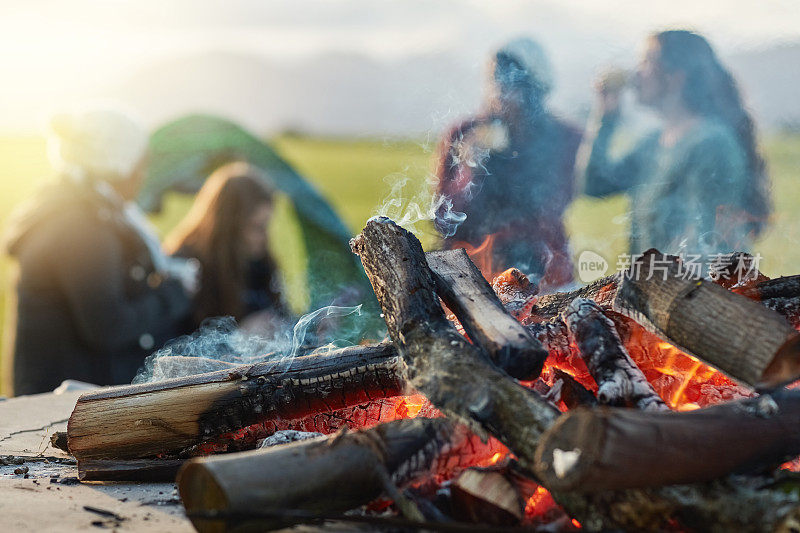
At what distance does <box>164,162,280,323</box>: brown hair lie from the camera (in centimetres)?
582

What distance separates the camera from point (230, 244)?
19.2 ft

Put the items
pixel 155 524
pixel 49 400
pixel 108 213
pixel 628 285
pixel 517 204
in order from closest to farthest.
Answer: pixel 155 524, pixel 628 285, pixel 49 400, pixel 517 204, pixel 108 213

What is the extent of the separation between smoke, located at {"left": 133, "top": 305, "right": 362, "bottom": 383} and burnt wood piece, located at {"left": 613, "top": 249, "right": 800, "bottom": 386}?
1124 mm

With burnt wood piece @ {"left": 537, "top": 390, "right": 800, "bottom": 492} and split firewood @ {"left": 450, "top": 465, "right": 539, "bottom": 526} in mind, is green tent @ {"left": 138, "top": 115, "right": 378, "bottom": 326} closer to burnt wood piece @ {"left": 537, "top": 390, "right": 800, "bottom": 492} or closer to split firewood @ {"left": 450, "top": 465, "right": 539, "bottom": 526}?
split firewood @ {"left": 450, "top": 465, "right": 539, "bottom": 526}

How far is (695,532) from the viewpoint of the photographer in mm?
1710

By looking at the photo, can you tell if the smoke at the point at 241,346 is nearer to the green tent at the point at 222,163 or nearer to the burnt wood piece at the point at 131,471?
the burnt wood piece at the point at 131,471

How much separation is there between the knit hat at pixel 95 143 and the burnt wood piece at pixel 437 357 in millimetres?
2897

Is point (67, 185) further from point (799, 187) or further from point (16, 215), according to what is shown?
point (799, 187)

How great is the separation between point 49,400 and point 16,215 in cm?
144

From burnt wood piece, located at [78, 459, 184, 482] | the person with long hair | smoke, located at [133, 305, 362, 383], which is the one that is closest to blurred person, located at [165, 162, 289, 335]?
smoke, located at [133, 305, 362, 383]

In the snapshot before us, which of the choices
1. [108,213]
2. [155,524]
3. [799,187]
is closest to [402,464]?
[155,524]

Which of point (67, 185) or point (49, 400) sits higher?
point (67, 185)

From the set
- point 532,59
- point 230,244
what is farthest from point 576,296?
point 230,244

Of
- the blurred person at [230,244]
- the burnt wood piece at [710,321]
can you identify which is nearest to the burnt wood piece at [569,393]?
the burnt wood piece at [710,321]
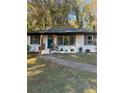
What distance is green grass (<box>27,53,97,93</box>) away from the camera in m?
1.86

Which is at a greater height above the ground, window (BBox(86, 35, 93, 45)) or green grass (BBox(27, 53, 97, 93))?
window (BBox(86, 35, 93, 45))

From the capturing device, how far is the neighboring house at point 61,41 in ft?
6.18

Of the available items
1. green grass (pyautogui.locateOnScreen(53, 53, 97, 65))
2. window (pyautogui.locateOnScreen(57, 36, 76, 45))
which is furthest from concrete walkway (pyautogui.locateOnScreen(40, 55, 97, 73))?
window (pyautogui.locateOnScreen(57, 36, 76, 45))

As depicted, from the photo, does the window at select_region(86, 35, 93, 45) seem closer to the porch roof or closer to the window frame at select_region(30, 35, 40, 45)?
the porch roof

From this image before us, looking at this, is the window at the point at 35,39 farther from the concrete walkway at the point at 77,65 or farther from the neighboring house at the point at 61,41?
the concrete walkway at the point at 77,65

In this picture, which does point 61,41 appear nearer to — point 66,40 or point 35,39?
point 66,40

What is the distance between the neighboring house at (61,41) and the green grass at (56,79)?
3.9 inches

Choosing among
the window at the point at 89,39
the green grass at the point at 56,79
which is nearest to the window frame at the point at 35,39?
the green grass at the point at 56,79

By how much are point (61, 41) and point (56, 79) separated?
269mm

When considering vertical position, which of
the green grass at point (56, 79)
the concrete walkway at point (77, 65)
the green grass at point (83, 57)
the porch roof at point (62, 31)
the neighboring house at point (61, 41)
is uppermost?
the porch roof at point (62, 31)

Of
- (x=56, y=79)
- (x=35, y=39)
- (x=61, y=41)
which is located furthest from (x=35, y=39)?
(x=56, y=79)

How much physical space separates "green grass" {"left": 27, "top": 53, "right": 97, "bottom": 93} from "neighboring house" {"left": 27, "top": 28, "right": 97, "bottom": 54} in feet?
0.33
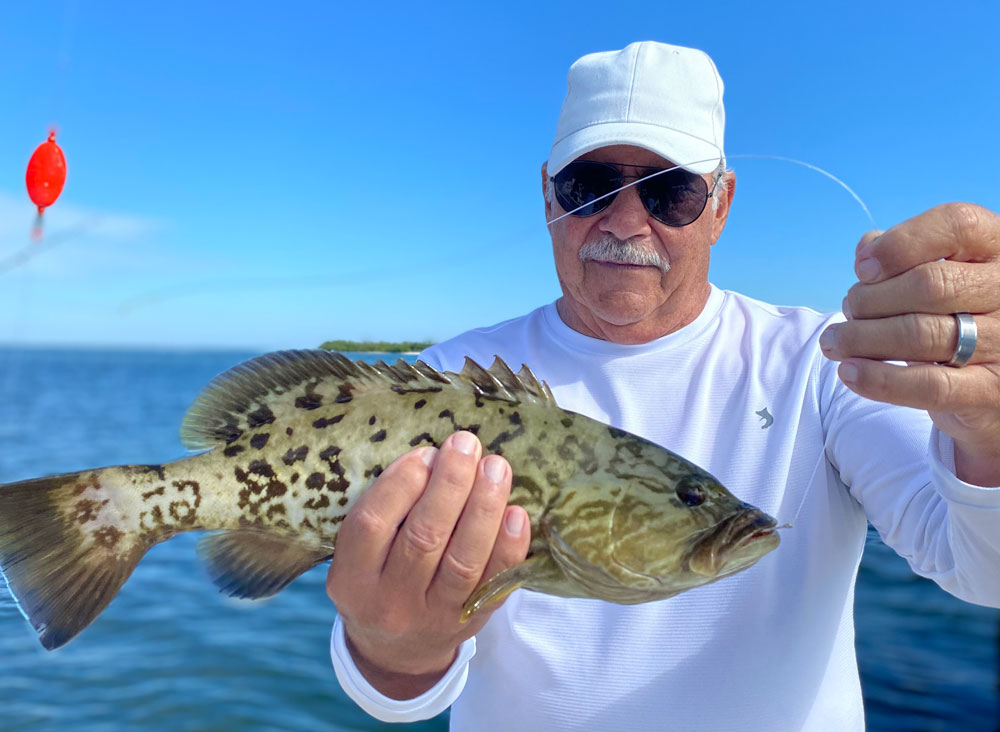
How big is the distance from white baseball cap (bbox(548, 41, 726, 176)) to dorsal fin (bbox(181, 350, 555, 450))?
161cm

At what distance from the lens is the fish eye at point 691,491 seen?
2.26 metres

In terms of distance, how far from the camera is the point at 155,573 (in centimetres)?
1171

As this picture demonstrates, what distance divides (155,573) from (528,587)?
1141 centimetres

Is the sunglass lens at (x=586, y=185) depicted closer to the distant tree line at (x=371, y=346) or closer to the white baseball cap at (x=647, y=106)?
the white baseball cap at (x=647, y=106)

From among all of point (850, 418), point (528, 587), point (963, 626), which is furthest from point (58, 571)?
point (963, 626)

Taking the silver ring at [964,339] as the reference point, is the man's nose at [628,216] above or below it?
above

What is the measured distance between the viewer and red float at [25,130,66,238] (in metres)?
4.06

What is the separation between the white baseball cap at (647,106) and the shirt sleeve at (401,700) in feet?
7.90

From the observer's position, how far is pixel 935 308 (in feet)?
5.88

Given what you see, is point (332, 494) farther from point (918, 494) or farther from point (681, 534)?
point (918, 494)

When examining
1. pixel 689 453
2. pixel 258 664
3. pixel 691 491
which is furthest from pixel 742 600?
pixel 258 664

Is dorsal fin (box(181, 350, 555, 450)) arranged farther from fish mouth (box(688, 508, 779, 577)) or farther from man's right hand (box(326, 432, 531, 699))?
fish mouth (box(688, 508, 779, 577))

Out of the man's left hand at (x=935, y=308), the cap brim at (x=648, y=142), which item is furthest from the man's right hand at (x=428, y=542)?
the cap brim at (x=648, y=142)

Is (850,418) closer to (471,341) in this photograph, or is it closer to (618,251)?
(618,251)
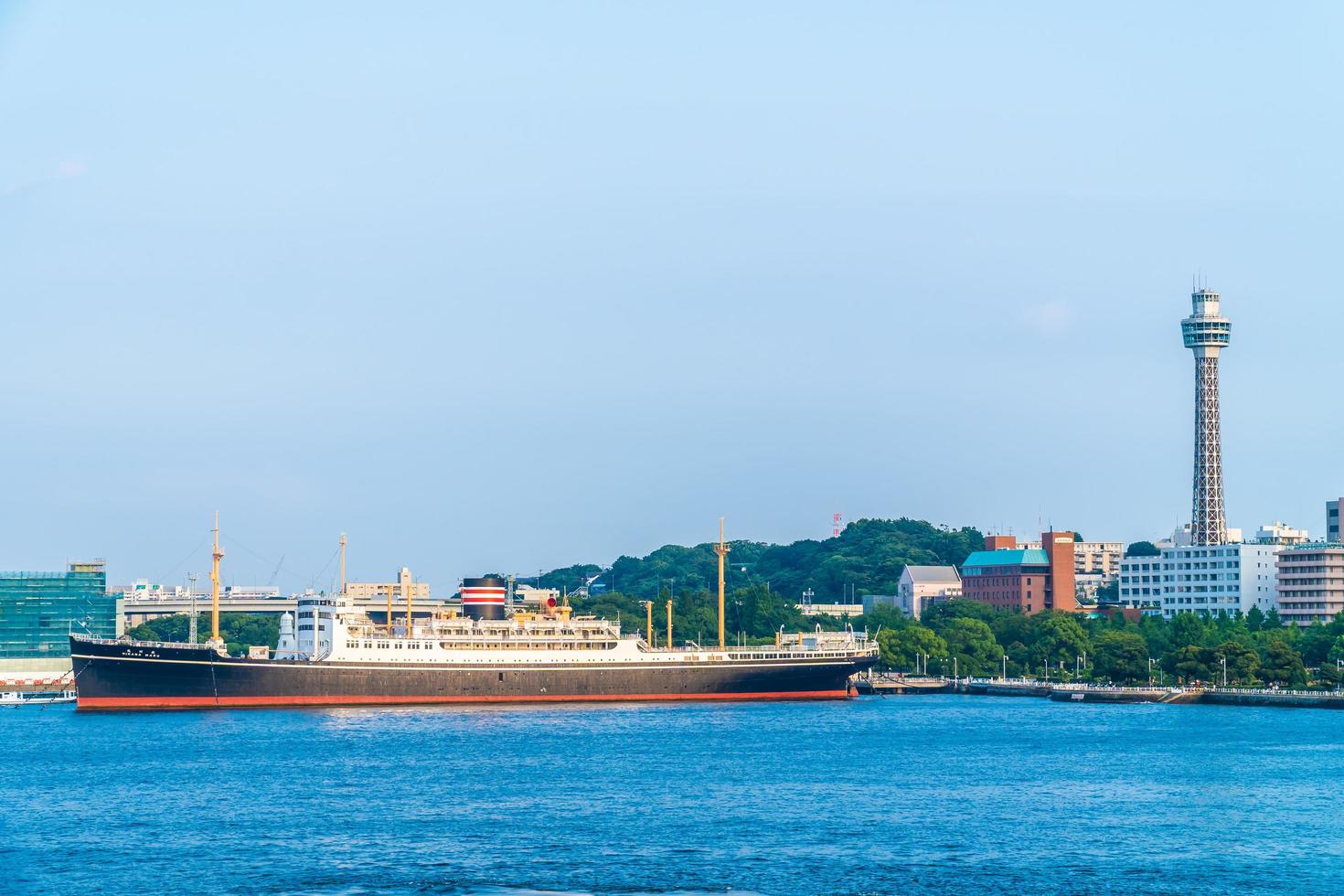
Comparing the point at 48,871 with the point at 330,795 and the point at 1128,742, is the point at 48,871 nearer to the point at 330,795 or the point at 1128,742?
the point at 330,795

• _Aim of the task_: Copy every line of the records above word for word, leaving out the pictures.

• _Solved exercise_:
At what distance does <box>164,162,280,323</box>: brown hair lie from the camera (in centimetres)?
582

What distance separates the camera from point (230, 244)?
19.2 ft

Put the items
pixel 155 524
pixel 49 400
pixel 108 213
pixel 628 285
pixel 517 204
in order from closest to farthest.
Answer: pixel 155 524, pixel 628 285, pixel 49 400, pixel 517 204, pixel 108 213

What is the extent of the separation between smoke, located at {"left": 133, "top": 305, "right": 362, "bottom": 383} and burnt wood piece, located at {"left": 613, "top": 249, "right": 800, "bottom": 386}?
1124 mm

With burnt wood piece @ {"left": 537, "top": 390, "right": 800, "bottom": 492} and split firewood @ {"left": 450, "top": 465, "right": 539, "bottom": 526} in mind, is green tent @ {"left": 138, "top": 115, "right": 378, "bottom": 326} closer to burnt wood piece @ {"left": 537, "top": 390, "right": 800, "bottom": 492} or closer to split firewood @ {"left": 450, "top": 465, "right": 539, "bottom": 526}?
split firewood @ {"left": 450, "top": 465, "right": 539, "bottom": 526}

How far is (695,532) from the viewpoint of the photographer in mm?
1710

By looking at the photo, can you tell if the smoke at the point at 241,346 is nearer to the green tent at the point at 222,163 or nearer to the burnt wood piece at the point at 131,471?
the burnt wood piece at the point at 131,471

How much separation is there between the knit hat at pixel 95 143 and the burnt wood piece at pixel 437 357 in millimetres?
2897

Is point (67, 185) further from point (799, 187) or further from point (16, 215), according to what is shown?
point (799, 187)

How great is the separation between point 49,400 and point 16,215 in cm?
144

From burnt wood piece, located at [78, 459, 184, 482] | the person with long hair | smoke, located at [133, 305, 362, 383], which is the one that is closest to blurred person, located at [165, 162, 289, 335]?
smoke, located at [133, 305, 362, 383]

In the snapshot before us, which of the choices
1. [108,213]
2. [155,524]
3. [799,187]
is closest to [402,464]?
[155,524]

Which of point (67, 185) or point (49, 400) sits higher?
point (67, 185)

From the set
- point 532,59
- point 230,244
what is farthest from point 576,296?
point 230,244

Of
- the blurred person at [230,244]
- the burnt wood piece at [710,321]
can you identify which is nearest to the burnt wood piece at [569,393]?
the burnt wood piece at [710,321]
What distance is green grass (<box>27,53,97,93</box>) away from the camera in m?
1.86

Which is at a greater height above the ground, window (BBox(86, 35, 93, 45)) or green grass (BBox(27, 53, 97, 93))?
window (BBox(86, 35, 93, 45))

From the capturing device, how far is the neighboring house at point 61,41 in ft?
6.18

Of the available items
1. green grass (pyautogui.locateOnScreen(53, 53, 97, 65))
2. window (pyautogui.locateOnScreen(57, 36, 76, 45))
which is furthest from concrete walkway (pyautogui.locateOnScreen(40, 55, 97, 73))?
window (pyautogui.locateOnScreen(57, 36, 76, 45))

As depicted, from the photo, does the window at select_region(86, 35, 93, 45) seem closer to the porch roof or closer to the window frame at select_region(30, 35, 40, 45)?
the porch roof

From this image before us, looking at this, is the window at the point at 35,39 farther from the concrete walkway at the point at 77,65 or farther from the neighboring house at the point at 61,41?
the concrete walkway at the point at 77,65

In this picture, which does point 61,41 appear nearer to — point 66,40 or point 35,39?
point 66,40

What is the distance between the neighboring house at (61,41) and the green grass at (56,79)?
3.9 inches

Choosing among
the window at the point at 89,39
the green grass at the point at 56,79
which is nearest to the window frame at the point at 35,39?
the green grass at the point at 56,79

By how much are point (61, 41) and point (56, 79) separated?
269mm

When considering vertical position, which of
the green grass at point (56, 79)
the concrete walkway at point (77, 65)
the green grass at point (83, 57)
the porch roof at point (62, 31)
the neighboring house at point (61, 41)
is uppermost?
the porch roof at point (62, 31)

Of
- (x=56, y=79)
- (x=35, y=39)
- (x=61, y=41)
which is located furthest from (x=35, y=39)?
(x=56, y=79)

How much physical space separates "green grass" {"left": 27, "top": 53, "right": 97, "bottom": 93} from "neighboring house" {"left": 27, "top": 28, "right": 97, "bottom": 54} in feet?
0.33
How big is the distance from white baseball cap (bbox(548, 41, 726, 176)) to dorsal fin (bbox(181, 350, 555, 450))?
161cm

At what distance from the lens is the fish eye at point 691,491 seen?
2.26 metres

In terms of distance, how far from the camera is the point at 155,573 (in centimetres)?
1171

As this picture demonstrates, what distance divides (155,573) from (528,587)?
1141 centimetres

Is the sunglass lens at (x=586, y=185) depicted closer to the distant tree line at (x=371, y=346) or closer to the white baseball cap at (x=647, y=106)?
the white baseball cap at (x=647, y=106)

From among all of point (850, 418), point (528, 587), point (963, 626), which is furthest from point (58, 571)?
point (963, 626)

Taking the silver ring at [964,339] as the reference point, is the man's nose at [628,216] above or below it?
above

What is the measured distance between the viewer and red float at [25,130,66,238] (in metres)?
4.06

What is the separation between the white baseball cap at (647,106) and the shirt sleeve at (401,700) in feet?
7.90

From the observer's position, how far is pixel 935 308 (in feet)?
5.88

Given what you see, is point (332, 494) farther from point (918, 494) or farther from point (681, 534)?
point (918, 494)

When examining
1. pixel 689 453
2. pixel 258 664
3. pixel 691 491
which is furthest from pixel 742 600?
pixel 258 664

Is dorsal fin (box(181, 350, 555, 450)) arranged farther from fish mouth (box(688, 508, 779, 577)) or farther from man's right hand (box(326, 432, 531, 699))?
fish mouth (box(688, 508, 779, 577))

Out of the man's left hand at (x=935, y=308), the cap brim at (x=648, y=142), which item is furthest from the man's right hand at (x=428, y=542)?
the cap brim at (x=648, y=142)

Is (850,418) closer to (471,341) in this photograph, or is it closer to (618,251)?
(618,251)
Comparing the point at 48,871 with the point at 330,795 and the point at 1128,742, is the point at 48,871 nearer to the point at 330,795 or the point at 1128,742?
the point at 330,795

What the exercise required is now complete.